Montana state Sen. Ryan Osmundson, R-Buffalo, introduced a measure Monday that would bar internet providers like Charter and Comcast from being awarded state contracts if they collect data from their customers without consent.

Minnesota and Illinois area also consider legislation to address the broadband internet privacy issue.

“It has become apparent to us that they have the ability to use your information in ways to market to you, and, quite frankly, sell that information,” Osmundson said of the internet providers, according to the Associated Press. “We’re basically saying they cannot do business with the state if they’re collecting personal information without the consent of the individual.”

For smaller companies like Rocky Mountain Internet, the decision doesn’t change anything in the way they do business.

“I think that all of the local homegrown ISPs have the same desire to keep their client base as secure as possible when it comes to privacy,” Weifenberger said. “Our customers can assume that we are their firewall and head gate.”

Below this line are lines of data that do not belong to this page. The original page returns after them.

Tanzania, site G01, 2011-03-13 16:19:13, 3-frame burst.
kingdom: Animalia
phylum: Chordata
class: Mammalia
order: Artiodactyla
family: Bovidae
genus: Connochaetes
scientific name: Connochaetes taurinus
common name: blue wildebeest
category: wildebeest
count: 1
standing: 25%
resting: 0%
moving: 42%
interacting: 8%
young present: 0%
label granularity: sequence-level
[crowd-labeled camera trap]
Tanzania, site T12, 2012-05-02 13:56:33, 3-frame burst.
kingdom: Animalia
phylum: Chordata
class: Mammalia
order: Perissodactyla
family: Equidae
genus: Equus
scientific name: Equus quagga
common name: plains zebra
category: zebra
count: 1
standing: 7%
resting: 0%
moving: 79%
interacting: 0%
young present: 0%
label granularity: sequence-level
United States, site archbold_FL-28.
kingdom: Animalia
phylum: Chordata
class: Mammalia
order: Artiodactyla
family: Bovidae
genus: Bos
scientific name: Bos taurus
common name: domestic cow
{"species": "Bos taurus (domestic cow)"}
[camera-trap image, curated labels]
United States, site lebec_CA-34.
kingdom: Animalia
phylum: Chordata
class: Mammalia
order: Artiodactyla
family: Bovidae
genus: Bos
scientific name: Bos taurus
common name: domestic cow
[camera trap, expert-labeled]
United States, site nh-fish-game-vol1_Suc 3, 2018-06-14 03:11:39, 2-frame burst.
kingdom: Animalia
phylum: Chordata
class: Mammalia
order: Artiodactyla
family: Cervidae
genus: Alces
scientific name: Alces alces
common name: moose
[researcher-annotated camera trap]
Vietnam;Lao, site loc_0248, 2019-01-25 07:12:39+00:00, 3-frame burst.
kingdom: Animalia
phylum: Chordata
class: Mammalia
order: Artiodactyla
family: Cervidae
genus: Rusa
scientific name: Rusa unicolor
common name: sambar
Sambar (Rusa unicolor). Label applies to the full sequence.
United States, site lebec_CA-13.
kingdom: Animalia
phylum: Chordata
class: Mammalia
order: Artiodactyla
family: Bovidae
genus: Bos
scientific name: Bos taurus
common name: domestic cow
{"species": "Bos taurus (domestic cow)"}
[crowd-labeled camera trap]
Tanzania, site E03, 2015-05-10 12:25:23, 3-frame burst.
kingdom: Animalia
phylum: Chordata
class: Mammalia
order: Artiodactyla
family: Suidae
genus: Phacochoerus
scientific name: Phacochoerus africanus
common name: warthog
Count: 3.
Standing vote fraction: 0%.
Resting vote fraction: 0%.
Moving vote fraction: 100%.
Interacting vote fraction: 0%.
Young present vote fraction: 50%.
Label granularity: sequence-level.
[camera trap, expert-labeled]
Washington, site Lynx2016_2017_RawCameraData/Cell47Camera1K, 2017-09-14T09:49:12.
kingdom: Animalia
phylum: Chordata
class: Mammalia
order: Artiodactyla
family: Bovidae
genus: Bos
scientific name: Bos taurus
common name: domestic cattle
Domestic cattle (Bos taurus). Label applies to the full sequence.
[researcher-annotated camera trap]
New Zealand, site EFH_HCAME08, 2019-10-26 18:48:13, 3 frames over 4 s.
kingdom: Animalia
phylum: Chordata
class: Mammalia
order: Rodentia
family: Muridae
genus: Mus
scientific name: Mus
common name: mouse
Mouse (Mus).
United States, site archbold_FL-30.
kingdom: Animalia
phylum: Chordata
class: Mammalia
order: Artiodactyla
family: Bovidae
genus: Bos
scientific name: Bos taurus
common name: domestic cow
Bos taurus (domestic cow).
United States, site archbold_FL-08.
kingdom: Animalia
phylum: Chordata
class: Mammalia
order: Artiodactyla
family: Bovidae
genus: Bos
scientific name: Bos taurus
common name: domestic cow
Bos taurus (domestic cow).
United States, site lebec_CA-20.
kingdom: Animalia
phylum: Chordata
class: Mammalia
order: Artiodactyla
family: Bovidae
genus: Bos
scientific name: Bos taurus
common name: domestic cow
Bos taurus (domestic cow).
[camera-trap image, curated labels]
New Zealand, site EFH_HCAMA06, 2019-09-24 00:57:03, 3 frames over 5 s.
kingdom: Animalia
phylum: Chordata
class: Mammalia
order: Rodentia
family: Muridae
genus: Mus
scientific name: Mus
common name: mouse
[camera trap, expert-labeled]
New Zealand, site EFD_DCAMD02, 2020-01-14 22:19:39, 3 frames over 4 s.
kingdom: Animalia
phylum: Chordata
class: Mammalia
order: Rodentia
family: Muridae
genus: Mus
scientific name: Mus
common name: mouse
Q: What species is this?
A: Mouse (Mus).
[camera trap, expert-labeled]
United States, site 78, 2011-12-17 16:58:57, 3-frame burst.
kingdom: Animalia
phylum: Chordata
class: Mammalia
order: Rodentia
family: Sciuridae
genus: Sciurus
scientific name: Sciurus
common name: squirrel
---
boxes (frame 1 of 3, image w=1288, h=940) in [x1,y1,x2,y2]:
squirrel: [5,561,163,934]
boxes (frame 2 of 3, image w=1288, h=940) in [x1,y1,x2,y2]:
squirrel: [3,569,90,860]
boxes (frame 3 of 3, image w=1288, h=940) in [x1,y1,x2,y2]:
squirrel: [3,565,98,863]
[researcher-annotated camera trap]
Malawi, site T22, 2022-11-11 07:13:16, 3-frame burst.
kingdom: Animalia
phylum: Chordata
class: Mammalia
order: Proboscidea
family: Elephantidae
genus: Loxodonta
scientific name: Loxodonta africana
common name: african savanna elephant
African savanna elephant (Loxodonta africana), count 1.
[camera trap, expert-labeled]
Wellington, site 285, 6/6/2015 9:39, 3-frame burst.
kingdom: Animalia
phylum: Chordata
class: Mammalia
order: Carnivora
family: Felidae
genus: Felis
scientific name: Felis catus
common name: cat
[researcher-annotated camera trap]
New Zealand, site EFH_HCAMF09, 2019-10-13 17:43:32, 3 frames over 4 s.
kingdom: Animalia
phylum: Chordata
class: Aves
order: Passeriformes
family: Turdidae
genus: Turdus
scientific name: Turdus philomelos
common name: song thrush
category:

The world is a different place since the advent of the internet, she said. There are many ways that personal information can be compromised if people aren’t careful.

“Just look at the mess at Facebook,” she said. “Everyone’s accounts are getting hacked…when you get outside your normal day-to-day activities and look for a more global approach, you have to be careful that you don’t leave breadcrumbs that will bring someone back to your doorstep.

“We’re constantly battling that negative side of people trying to get in the backdoor,” she said. “It’s just like life. There’s good with the bad. You have to stay vigilant.”